Figure 1. HTTP state machine
The function of the working thread is actually two operations: take an http_context from the status queue, call the HTTP_CONTEXTEXT service () function, and resolve. On this architecture, it is easy to introduce the mechanism of asynchronous I / O and PLUG-IN. In fact, we can also use an event (such as Select / Pol) to simulate an asynchronous I / O, and a user thread is used in the implementation. For asynchronous I / O and PLUG-IN, we also use the retry scheme similar to the AIO in Linux 2.6, while the callback function is used when it is completed. In a state, if the system requires I / O operation (RECV or Send), an asynchronous I / O is requested (asynchronous I / O provided by the operating system or asynchronous I / O) by the user thread simulation), this time The corresponding http_context will not be returned to the status queue, and in the callback function of I / O will be resembled to the status queue to get the chance of re-scheduled. HTTP_CONTEXT will check the I / O state when it is re-scheduled (this can be done by some flag bits). If it has been completed, the process then sets the next state, re-scheduled, otherwise a new I / O request can be reclaimed. Plug-I can also use a similar solution, such as a plug-in to communicate with an external server, at this time, you can re-return the http_context to the statue of the http_context when the communication is completed.
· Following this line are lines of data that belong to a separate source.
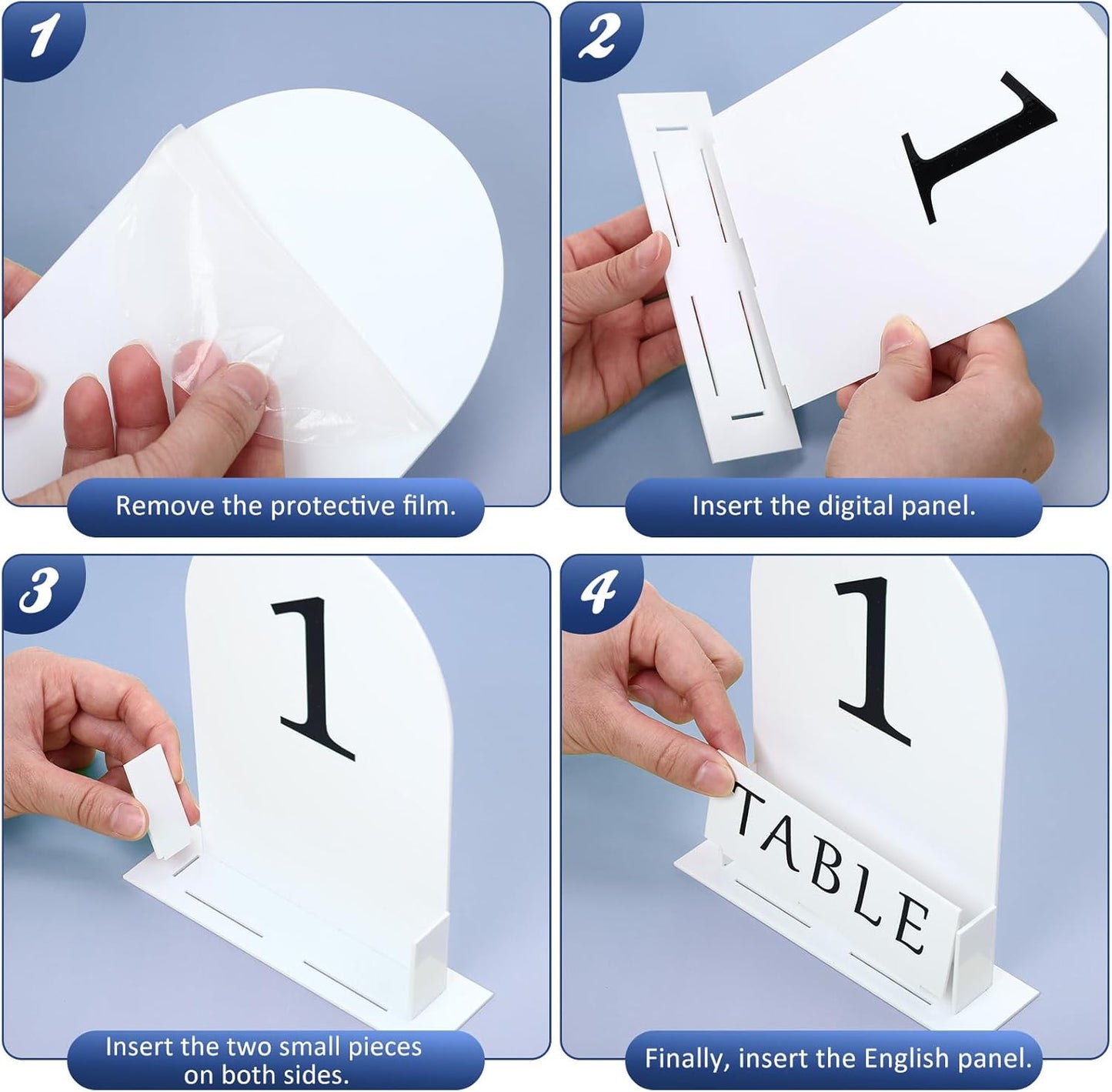 1

Remove the protective film.

2

1

Insert the digital panel.

3

1

Insert the two small pieces on both sides.

4

1

TABLE

Finally, insert the English panel.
Obviously, PLUG-IN is multi-to-many relationships with HTTP state, and a plug-in can register themselves at several concerns, and some short-pats can also be set to increase processing efficiency.
in conclusion
In general, the design and application of asynchronous calls is the management problem of multiple active objects: how to provide the power of execution and how to ensure the execution of the order logic. The main consideration is the particle size of the active object and the execution method, synchronization or callback to complete the order of schedule, or use approximate scheduling to add some robust error processing mechanism to ensure the correct semantics. The latter can consider that when using an event-based socket, the notification of the readable event can be redundant, or more than the readable event that occurs in the actual, this time uses non-blocking socket, some read () (or RECV ()) will return to EWouldBlock directly, and the system is acceptable when considering processing this situation (using the Non Blocking Socket instead of the Blocking Socket), is acceptable when the exception is not much. At this time, it can be said that the report is just approximation.